The question now is, the three turnover rate is not based on business income ( income / total assets, business income and assets, business income, non-current assets ) were calculated and analyzed, in the modern enterprise situation, operating income and assets ( including total assets, liquid assets, non-current assets the causal link ) have been discounted, therefore, based on the revenue of the three turnover rate is now a theoretical meaning but no substantive role; moreover, due to the modern enterprise assets constitute differ in thousands of ways, if using the three turnover in various enterprises undertake overall analysis and comparison, the misleading action is self-evident. Therefore, the author thinks, with the economic and social development and the changing of some of the traditional financial ratios, the cancelled is now represent the general trend, then, cancel" total assets turnover rate"," liquid assets turnover rate" and" non current assets turnover" calculation and analysis, the time is now.
( two) should be added to" share all recognized income" calculation and analysis
" Enterprise Accounting Standards No. thirtieth -- financial statements" the second regulation, financial statements shall at least include: balance sheet, income statement, cash flow statement, the rights and interests of the owners ( shareholders) change statements and notes to the financial statements. In the new accounting standards for business enterprises, the original to the balance sheet of schedule in the form of equity changes form, into the need to balance sheet, profit statement and cash flow statement of disclosure of the fourth financial statements.
This new change is not only in form, from the rights and interests of the owners ( shareholders) of the statement of changes in general framework, embodies the comprehensive income ( also known as the concept of comprehensive income, similarly hereinafter ).
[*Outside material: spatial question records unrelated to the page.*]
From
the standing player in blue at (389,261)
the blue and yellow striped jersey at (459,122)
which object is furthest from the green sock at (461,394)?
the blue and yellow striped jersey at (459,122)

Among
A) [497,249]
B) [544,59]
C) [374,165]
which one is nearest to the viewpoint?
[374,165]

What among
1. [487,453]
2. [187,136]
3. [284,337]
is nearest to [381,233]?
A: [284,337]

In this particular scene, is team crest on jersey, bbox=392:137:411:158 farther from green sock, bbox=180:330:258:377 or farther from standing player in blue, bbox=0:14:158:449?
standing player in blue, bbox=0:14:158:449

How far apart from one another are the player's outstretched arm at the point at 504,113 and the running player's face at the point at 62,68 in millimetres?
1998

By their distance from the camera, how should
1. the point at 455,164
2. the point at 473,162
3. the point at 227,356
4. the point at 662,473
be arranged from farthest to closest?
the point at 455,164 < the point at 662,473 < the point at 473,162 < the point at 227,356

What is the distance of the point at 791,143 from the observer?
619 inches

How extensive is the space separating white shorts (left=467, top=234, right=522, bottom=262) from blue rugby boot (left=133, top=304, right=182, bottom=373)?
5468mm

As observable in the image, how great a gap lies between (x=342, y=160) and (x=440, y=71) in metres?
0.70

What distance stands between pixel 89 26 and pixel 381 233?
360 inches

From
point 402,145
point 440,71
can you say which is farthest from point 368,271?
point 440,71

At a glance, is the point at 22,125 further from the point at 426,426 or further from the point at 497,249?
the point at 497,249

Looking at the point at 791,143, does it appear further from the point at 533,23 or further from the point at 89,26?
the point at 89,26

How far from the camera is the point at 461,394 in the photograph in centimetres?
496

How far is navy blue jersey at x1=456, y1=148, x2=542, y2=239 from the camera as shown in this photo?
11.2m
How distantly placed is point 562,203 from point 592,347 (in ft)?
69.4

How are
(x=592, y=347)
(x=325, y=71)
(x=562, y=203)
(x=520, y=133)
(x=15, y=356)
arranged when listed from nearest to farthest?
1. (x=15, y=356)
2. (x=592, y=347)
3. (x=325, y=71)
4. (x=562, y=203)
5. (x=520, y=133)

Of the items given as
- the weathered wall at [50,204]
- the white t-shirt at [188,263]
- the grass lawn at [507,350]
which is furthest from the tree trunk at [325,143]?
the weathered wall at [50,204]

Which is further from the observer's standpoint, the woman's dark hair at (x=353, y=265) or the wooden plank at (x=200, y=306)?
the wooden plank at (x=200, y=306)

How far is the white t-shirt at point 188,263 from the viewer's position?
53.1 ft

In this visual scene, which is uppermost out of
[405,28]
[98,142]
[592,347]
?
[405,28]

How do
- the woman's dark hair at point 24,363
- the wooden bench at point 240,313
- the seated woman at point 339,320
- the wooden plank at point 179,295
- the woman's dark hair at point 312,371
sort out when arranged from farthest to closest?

From" enterprise accounting standards -- basic principles" and" Enterprise Accounting Standards No. thirtieth -- financial statements", comprehensive income is income, expenses, profits, loss of elements constituted by, but as a report, it can be divided into two parts:
Comprehensive income = ( net income net income, which has been confirmed and revenue, expenses, gains, losses, in the profit table report ) + other comprehensive income ( has confirmed the unrealized gains, losses, in the statement of changes in Equity Report )
Combining with other comprehensive income, not only benefit and loss, net income also gain and loss. The two part of the gains and losses of difference is whether implementation. Net income composition are realized; other comprehensive income composition is only confirmed.
In view of this, as part of a comprehensive income net income has obviously can not reflect the current business of financial performance, and investors are concerned about" EPS" refers to the net income is calculated on the basis of, so will the" EPS" information as a measure of ability of profit of a company 's standard biased. Ken Baer ( 1999) with 73 companies as the sample under study, revealed the presence of large negative comprehensive benefits company; Wu Jinlong ( 2006) with 100 home listed on the New York stock exchange in 2002 and subsequent accounting periods at the end of the year end of the listed companies as the sample of comprehensive income, found 2000, 2002 the United States securities market price the decline will make many company suffered huge unrealised losses, these are available for sale securities unrealized losses are components of other comprehensive income.
A more comprehensive, objective measurement of the gain ability of the enterprise, should be based on comprehensive income idea, add a" share all recognized income index", i.e.:
Share all recognized income = all solutions that benefit / year end total number of ordinary shares
This indicator for investors will undoubtedly have a higher predictive value.